The Will to Climb: Obsession and Commitment and the Quest to Climb Annapurna—the World's Deadliest Peak
The Will to Climb: Obsession and Commitment and the Quest to Climb Annapurna— the World’s Deadliest Peak. Ed Viesturs and David Roberts. Crown: 2011. 304 pages. Hardcover. $26.00.
The Will to Climb sat in my book pile for a long time. The title turned me off, the cover announced that Roger Goodell, the Commissioner of the National Football League, wrote the Foreword, and I didn’t understand why Ed Viesturs needed tried-and-true climbing writer David Roberts to help with the book. But I reminded myself of the old adage “You can’t judge a book by the cover” and cracked open the pages.
The authors set the story up quickly. In April of 2000 Viesturs is hiking in to climb Annapurna, the tenth highest mountain in the world. He has climbed 10 of the 14 8,000ers without supplemental oxygen. No American has accomplished this feat. Viesturs’ wife is pregnant with their second child.

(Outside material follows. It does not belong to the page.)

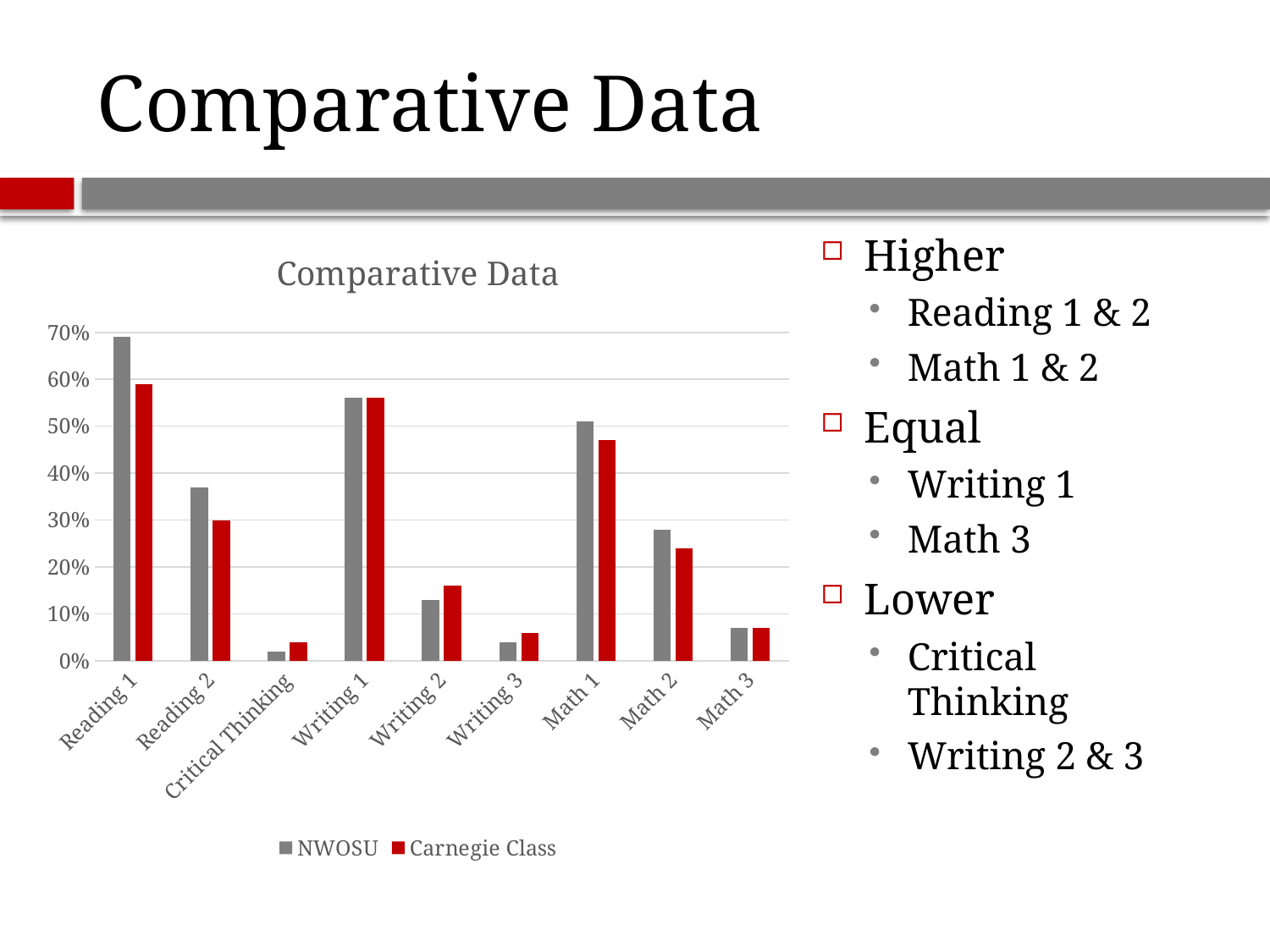
For Writing 2, which series has the larger value, NWOSU or Carnegie Class? Carnegie Class How many series does the chart's legend list? 2 What are the two series named in the chart's legend? NWOSU and Carnegie Class For Reading 1, which series has the larger value, NWOSU or Carnegie Class? NWOSU What is the title of the chart? Comparative Data What kind of chart is shown on the slide? bar chart Is the NWOSU value for Reading 1 greater or less than 60%? greater Which category has the lowest NWOSU value? Critical Thinking Which category has the highest Carnegie Class value? Reading 1 Is the Carnegie Class value for Reading 2 greater or less than 40%? less Which category has the highest NWOSU value? Reading 1 How many categories are shown on the x axis of the chart? 9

Viesturs does not climb Annapurna on this first attempt. The mountain is in horrible condition, the team retreats, and the book shifts to the history of Annapurna climbing. The story cooks through here; my palms sweat as I read about Maurice Herzog and his partner Louis Lachenal becoming the first to climb Annapurna but losing fingers and toes during their “successful” ascent. Herzog is elated, while Lachenal feels no fulfillment; instead he feels robbed of his legendary skill and grace. Here Roberts and Viesturs question the lasting rewards of mountaineering, indeed of any passionate enterprise. They repeat Maurice Herzog’s famous line, “There are other Annapurnas in the lives of men.”
Viesturs was 16 when he first read Herzog’s Annapurna. He still considers this account his most important influence as a mountaineer. When he was 17, Viesturs read Chris Bonington’s Annapurna South Face. That book further boosts his ambition to climb. The authors use Bonington’s book to repeat the story of the massive English South Face Expedition, and again I breezed through the pages.

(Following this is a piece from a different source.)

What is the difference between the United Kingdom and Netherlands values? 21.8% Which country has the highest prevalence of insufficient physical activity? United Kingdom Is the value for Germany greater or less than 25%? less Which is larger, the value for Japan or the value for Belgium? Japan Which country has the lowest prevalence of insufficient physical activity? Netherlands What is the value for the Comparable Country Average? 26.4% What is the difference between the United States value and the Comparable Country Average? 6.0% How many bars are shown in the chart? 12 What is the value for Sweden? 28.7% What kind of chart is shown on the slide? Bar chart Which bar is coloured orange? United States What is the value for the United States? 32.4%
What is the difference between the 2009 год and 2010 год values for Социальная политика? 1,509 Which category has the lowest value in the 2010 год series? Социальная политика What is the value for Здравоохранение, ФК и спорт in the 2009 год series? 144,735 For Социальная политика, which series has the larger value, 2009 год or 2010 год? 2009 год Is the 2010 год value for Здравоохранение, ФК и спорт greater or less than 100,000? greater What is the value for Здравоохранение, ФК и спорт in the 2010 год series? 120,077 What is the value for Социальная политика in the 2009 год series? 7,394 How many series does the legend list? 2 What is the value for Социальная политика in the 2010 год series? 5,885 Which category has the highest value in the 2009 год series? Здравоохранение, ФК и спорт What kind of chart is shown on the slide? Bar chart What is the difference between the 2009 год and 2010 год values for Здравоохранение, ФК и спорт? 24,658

Then comes another book, Annapurna: A Woman's Place. In 1978 American Arlene Blum assembled 10 women to attempt the north face. The team put two women on top, while two others died trying. Viesturs and Roberts aren’t inspired by Blum’s tale, telling us that Blum herself didn’t climb above 22,000 feet, the team used male Sherpas (who broke trail), and the summiters used supplemental oxygen for nearly the entire ascent. Viesturs tells us that he prefers to keep his thoughts about the expedition to himself.
Viesturs and Roberts also examine a host of other books by Annapurna climbers, including those by Erhard Loretan, Reinhold Messner, Jerzy Kukuczka, and Anatoli Boukreev—all books that influenced Viesturs.
Though the authors tell us up front that The Will to Climb is structured around obsession and commitment—and fulfillment and emptiness, triumph and failure—as revealed in the deeds of Annapurna’s bravest antagonists, by the time I finished I felt I knew little about Viesturs himself except that he has some thoughts he’d rather keep private. I wondered where he got the money for all these climbs and, despite his claims to the contrary, I wasn’t convinced that he wasn’t in a race to become the first American to climb all the 8,000ers. When Ed Viesturs finally stands on the summit of Annapurna, his final 8,000-meter peak and exclaims, “Oh my God! It’s not just my fourteenth, it’s Annapurna,” I’m not there. I wondered why Viesturs didn’t write his own book.